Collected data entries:
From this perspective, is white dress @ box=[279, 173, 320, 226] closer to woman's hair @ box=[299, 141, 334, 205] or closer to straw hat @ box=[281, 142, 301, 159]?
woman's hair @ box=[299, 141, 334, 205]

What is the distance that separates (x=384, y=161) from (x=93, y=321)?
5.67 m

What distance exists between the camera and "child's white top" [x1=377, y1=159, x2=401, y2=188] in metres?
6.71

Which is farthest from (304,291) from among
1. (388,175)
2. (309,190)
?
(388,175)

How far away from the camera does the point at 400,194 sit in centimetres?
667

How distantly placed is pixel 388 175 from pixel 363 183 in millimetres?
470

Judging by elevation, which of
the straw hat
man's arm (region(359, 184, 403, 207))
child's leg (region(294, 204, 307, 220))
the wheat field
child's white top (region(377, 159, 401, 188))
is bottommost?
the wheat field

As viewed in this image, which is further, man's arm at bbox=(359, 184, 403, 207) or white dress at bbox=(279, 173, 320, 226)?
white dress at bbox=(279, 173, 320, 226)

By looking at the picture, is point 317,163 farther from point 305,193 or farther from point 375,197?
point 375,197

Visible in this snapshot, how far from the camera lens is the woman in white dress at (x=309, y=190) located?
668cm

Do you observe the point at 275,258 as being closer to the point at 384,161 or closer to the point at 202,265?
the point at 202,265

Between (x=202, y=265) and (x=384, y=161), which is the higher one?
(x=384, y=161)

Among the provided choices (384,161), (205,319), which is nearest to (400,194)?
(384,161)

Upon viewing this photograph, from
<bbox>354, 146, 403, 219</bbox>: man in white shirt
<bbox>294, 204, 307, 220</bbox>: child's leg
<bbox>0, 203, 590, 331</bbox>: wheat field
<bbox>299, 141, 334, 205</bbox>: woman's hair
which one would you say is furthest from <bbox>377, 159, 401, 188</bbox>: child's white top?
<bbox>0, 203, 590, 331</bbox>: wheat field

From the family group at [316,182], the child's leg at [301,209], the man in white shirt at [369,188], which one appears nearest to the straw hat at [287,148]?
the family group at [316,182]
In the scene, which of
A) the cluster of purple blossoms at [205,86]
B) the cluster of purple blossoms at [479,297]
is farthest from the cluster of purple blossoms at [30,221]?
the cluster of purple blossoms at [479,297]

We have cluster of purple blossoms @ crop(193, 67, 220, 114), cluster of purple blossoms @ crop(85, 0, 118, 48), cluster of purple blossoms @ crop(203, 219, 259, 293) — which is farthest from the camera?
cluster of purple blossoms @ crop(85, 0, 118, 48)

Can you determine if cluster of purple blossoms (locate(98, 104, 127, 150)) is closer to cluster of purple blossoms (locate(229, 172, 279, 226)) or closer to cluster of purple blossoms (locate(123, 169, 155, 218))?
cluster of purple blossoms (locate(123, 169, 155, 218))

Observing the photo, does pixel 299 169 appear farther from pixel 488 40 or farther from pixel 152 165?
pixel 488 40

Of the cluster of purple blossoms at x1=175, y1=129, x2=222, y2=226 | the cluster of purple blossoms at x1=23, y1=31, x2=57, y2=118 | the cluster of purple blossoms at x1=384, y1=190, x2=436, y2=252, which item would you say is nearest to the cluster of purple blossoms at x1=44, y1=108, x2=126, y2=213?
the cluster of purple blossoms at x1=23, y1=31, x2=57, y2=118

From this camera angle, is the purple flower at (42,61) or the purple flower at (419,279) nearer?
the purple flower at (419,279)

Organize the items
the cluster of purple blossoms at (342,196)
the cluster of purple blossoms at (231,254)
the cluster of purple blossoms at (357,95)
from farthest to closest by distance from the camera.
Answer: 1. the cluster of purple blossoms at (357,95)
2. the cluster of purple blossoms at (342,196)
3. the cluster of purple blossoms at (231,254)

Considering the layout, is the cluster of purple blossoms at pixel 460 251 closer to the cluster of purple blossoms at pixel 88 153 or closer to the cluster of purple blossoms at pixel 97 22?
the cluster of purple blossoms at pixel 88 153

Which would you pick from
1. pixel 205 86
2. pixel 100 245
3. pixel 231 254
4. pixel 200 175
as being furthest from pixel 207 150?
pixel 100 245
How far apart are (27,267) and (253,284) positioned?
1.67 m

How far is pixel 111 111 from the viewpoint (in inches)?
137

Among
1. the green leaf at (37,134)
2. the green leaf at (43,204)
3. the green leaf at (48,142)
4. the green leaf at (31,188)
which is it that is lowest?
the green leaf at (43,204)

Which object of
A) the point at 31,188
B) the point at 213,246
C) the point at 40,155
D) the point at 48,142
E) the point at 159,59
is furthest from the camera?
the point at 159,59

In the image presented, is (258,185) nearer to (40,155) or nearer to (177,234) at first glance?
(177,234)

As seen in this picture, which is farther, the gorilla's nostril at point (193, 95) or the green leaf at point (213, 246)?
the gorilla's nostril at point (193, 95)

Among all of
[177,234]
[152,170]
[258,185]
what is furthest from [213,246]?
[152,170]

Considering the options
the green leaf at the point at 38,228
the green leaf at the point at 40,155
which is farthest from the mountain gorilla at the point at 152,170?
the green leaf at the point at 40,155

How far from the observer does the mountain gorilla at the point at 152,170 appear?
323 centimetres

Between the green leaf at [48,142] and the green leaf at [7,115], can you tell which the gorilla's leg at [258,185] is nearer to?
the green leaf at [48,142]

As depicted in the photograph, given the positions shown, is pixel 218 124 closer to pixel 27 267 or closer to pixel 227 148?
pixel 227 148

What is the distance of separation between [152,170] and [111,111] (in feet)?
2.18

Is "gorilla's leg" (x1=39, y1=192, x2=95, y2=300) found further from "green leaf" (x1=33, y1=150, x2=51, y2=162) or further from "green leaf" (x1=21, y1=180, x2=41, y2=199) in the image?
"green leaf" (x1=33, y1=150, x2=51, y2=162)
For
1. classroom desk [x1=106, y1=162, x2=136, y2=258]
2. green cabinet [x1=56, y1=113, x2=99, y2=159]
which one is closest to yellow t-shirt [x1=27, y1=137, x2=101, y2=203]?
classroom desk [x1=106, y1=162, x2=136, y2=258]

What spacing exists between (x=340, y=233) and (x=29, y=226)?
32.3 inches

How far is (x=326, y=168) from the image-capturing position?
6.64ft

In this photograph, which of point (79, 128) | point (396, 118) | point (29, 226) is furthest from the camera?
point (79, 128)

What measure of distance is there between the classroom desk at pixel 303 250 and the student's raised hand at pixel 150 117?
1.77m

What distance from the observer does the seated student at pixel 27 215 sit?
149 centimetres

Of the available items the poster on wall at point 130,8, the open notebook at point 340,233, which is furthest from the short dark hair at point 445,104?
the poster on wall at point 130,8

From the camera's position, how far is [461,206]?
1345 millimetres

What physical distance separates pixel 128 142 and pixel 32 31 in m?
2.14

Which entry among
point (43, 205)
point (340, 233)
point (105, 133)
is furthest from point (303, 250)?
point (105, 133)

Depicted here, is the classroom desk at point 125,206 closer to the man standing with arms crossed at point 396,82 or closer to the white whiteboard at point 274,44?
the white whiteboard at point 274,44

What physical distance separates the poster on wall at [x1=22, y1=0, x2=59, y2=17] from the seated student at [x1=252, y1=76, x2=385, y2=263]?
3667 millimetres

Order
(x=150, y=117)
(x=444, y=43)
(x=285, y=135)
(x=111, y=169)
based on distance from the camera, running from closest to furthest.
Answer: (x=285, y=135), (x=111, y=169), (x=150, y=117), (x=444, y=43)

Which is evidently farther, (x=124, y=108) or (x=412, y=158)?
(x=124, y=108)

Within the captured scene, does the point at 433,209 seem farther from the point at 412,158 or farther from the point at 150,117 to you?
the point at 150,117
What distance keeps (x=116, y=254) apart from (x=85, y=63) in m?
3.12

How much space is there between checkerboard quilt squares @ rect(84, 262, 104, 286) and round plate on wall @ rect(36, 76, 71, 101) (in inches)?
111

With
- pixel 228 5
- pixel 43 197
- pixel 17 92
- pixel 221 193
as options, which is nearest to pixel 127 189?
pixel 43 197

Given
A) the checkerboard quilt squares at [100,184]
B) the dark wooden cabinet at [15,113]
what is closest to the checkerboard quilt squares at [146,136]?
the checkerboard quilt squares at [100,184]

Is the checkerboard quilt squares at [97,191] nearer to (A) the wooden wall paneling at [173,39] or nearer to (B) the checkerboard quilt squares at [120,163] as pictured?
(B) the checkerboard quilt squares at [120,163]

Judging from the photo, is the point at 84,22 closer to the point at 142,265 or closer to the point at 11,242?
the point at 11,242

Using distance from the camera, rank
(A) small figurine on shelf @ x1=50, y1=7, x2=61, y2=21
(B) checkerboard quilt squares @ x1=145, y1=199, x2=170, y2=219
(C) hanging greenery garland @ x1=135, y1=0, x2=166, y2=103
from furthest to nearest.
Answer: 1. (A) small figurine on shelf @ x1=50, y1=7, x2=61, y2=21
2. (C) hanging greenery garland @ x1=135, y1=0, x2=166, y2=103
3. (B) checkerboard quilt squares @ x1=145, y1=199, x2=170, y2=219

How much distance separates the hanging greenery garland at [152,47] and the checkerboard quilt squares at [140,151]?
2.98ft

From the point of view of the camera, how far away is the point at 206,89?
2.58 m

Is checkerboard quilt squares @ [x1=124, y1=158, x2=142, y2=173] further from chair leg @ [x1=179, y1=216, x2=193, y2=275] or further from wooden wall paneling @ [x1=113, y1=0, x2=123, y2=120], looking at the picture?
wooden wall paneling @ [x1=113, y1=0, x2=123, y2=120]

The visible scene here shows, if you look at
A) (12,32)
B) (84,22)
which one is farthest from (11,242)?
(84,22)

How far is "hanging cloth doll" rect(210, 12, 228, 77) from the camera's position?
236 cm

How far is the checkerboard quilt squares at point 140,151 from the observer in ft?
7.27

§ WRITTEN REQUEST: Reproduce word for word the lines from the one containing "From the point of" through the end of the collected data entries.

§ THE ANSWER:
From the point of view of the camera, how far away is the point at 206,89?
2.58 m

Is checkerboard quilt squares @ [x1=124, y1=158, x2=142, y2=173] further from chair leg @ [x1=179, y1=216, x2=193, y2=275] or further from wooden wall paneling @ [x1=113, y1=0, x2=123, y2=120], looking at the picture?
wooden wall paneling @ [x1=113, y1=0, x2=123, y2=120]

The visible scene here shows, if you look at
A) (12,32)
B) (84,22)
which one is farthest from (11,242)?
(84,22)

How far is "hanging cloth doll" rect(210, 12, 228, 77) from the camera's position?
236 cm

How far is the checkerboard quilt squares at point 140,151 from the observer in ft?
7.27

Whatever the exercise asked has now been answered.